The operations of blocks 740, 750, and 760 may be repeated for following sequential input framesi as indicated by the incrementing of the frame index “i” by one (1) per block 770, and circling back to block 740. As previously discussed, this may be the case where the GPU control signal G_CNTL is static or unchanged. In the case where the GPU control signal G_CNTL is dynamic, the method 700 may include circling back to the operations indicated in blocks 710, 720, and 730 to control the rendering process per the changed GPU control signal G_CNTL, as indicated by the dashed flow line.



FIG. 8 illustrates a flow diagram of an example method 800 of machine learning (ML) graphics processing in accordance with another aspect of the disclosure. The method 800 may be implemented by the ML processor 530 operating under the control of the CPU 510.

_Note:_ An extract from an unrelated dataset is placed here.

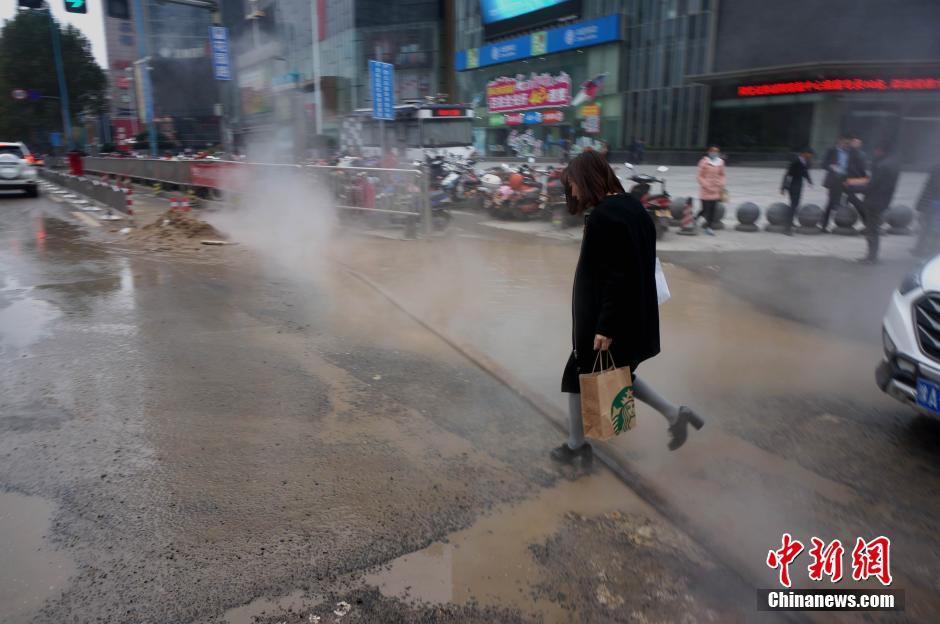 """11月18日,位于郑州市花园路与农业路口的一处热力管道爆裂,路口热气腾腾、地面直往外冒热水,蔓延到马路上形成积水一滩,大量行人、车辆经过此处犹如""""腾云驾雾过险滩""""。中新社记者 王中举 摄"""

The method 800 includes the ML processor 530 receiving the ML control signal ML_CNTL from the CPU 510 (block 810). As previously discussed, the ML control signal ML_CNTL may specify the type of ML graphics processing to be performed (e.g., (e.g., super-resolution, style transfer, denoising for raytracing, shadow/reflection enhancing, etc.), the GPU rendered tile size (e.g., 100×100 pixels2), and the ML window (e.g., start position=pixel (750,150), height=1000 pixels, and width=3000 pixels). Then, according to the method 800, the ML processor 530 configures the ML processing environment (e.g., number of neural layers, weights, biases, etc.) based on the ML control signal ML_CNTL, and optionally other system resource information (e.g., ML hardware capability, CPU usage, random access memory (RAM) usage, etc.) (block 815). Then method 800 further includes the ML processor 530 configuring the size/dimension of the ML tile and input/output tensors based on the ML control signal (e.g., the type of ML graphics processing) and optionally the system resource information (block 820).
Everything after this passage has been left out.